(Extract provided begins)
Distribution, thickness, and volume of fine-grained sediment from precipitation of metals from acid-mine waters in Keswick Reservoir, Shasta County, California


Seismic-reflection data

On the seismic-reflection sections, we identify four seismic-stratigraphic units (Figure 4), the first three of which we mapped to obtain sediment extent and thickness (Figures 3A-E). Seismic sections illustrate the various units in different parts of the region (Figures 4-6).

Units 1, 2, and 3. Units 1 and 2 (Figures 4 and 5) can only be separated in the eastern sediment accumulation of Spring Creek Arm; elsewhere the units are mapped simply as Unit 1. Unit 1 is almost seismically transparent and it directly underlies the reservoir floor. In the Spring Creek Arm, reflections from within the unit are parallel to each other and to the water-bottom, dip into the thalweg of the arm or toward the arm entrance, and onlap the underlying units. Reflections are present within the unit, but can barely be seen on the Geopulse records. This lack of reflectivity indicates that only small contrasts in density and velocity characterize the sedimentary layers within the unit, that the unit was almost the same density and velocity as the overlying water, and was highly unconsolidated. The top of the unit was often difficult to determine on the Geopulse records, but is clearly seen on the 200-kHz bathymetric records. Based on sampling observations, the unit top is virtually formed by suspended sediment in the water column, leading to the low reflectivity of the surface.
(Extract provided ends)
(Data extract begins)
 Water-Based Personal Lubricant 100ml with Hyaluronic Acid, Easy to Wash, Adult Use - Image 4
(Data extract ends)
(Data extract begins)
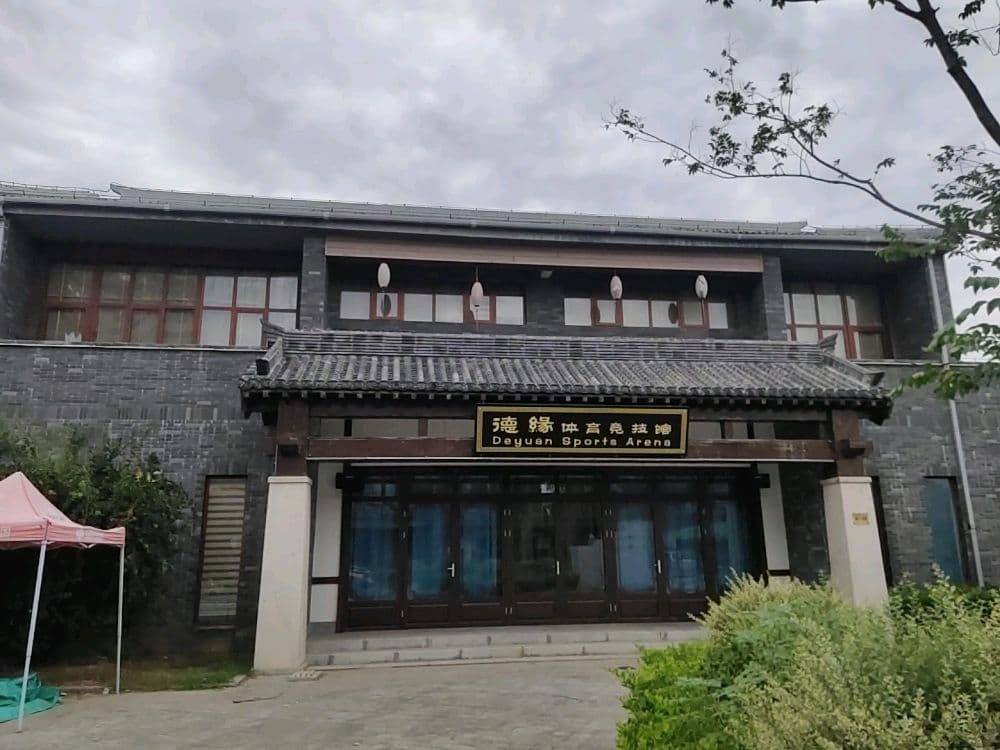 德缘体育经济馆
(Data extract ends)
**Exercise prompt**
The Keswick Reservoir text draws conclusions from the lack of reflectivity in Unit 1. List every conclusion it gives.

**Result below**
- Only small contrasts in density and velocity characterize the sedimentary layers within the unit.
- The unit was almost the same density and velocity as the overlying water.
- The unit was highly unconsolidated.